- The week is over. There is a retrospective post here.
- I have posted Tuesdays notes here, Wednesday’s notes here, Thursday’s notes here, and Friday’s notes here.
I have decided to write a simple PaaS (Platform as a Service), in order to demonstrate the capabilities of my perfectapi API framework for Node.js. I don’t want to compete with other PaaS offerings – this is just a need that my company has – to demonstrate how to simply and easily self-host and scale services developed with perfectapi.
Doing it in one week is a challenge I put to myself, because I have a limited amount of time to devote to this, and because doing it in one week (5 days) can drive a little PR for perfectapi.
So what exactly will I be building? The platform will have the following qualities:
- Ability to deploy multiple Node.js perfectapi-based services, and load balance multiple instances of those services
- Each PaaS platform supports a single domain endpoint – in my case it will be services.perfectapi.com
- Provide the groundwork to automatically scale out as load increases (actual feature of automatically scaling out is not in scope for this week, but manually scaling out will be possible)
- Services all run behind SSL
- Complete code and Amazon AMI images (Ubuntu 11.10) to be provided, so that others can reproduce the PaaS environment easily
- Written in Node.js and using freely available Linux tools where necessary
- No security to speak of (limit access using firewalls or shared secrets)
Day 1 (Monday) – Design
I spent most of Monday in Caribou coffee, researching and designing on my iPad. Oh, the life I lead
The design I have consists of several components. At the core is the Service Registry, which stores a list of the services installed in my domain.

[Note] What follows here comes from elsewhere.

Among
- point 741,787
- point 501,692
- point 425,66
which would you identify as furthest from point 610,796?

Day 2 (Tuesday) - Service Registry
The service registry maintains a record of detail for each service instance, including the unique service name, and the path on which it will host. So for example, the following:
- “Payment Portal”, /payments, attributes, files
- “Payment Portal”, /payments, attributes, files
- “Mailer”, /email, files
…represents 3 service instances. The first two are instances of the same service, and host on the same “/payments” path. The 3rd is another service. Each instance has its own copy of the files, and has a set of attributes.
In my “services.perfectapi.com” domain, the records above would represent 2 endpoints:
- https://services.perfectapi.com/payments – load balanced across 2 instances
- https://services.perfectapi.com/email – pointing at a single instance
The Service Registry does not create these services, or manage their endpoints, or anything really other than record their existence. It will have the following API commands and queries:
- RegisterInstance(service name, path, attributes, files) – creates a new record of a service instance
- UnregisterInstance(service name, path, [host], [port]) – removes a single matching existing record of a service instance
- GetServiceInfo(service name) – returns array of host, path, port, attributes, files
- ListServices – lists service names
- ListUnclaimedServices – lists service names which do not yet have a port and host specified. May list the same service name multiple times if their are multiple matches.
- ClaimService(service name, path, host, port, attributes) – updates an unclaimed service instance with new details. If there are multiple unclaimed instances, then only one will be updated. If there are no matches, returns an error.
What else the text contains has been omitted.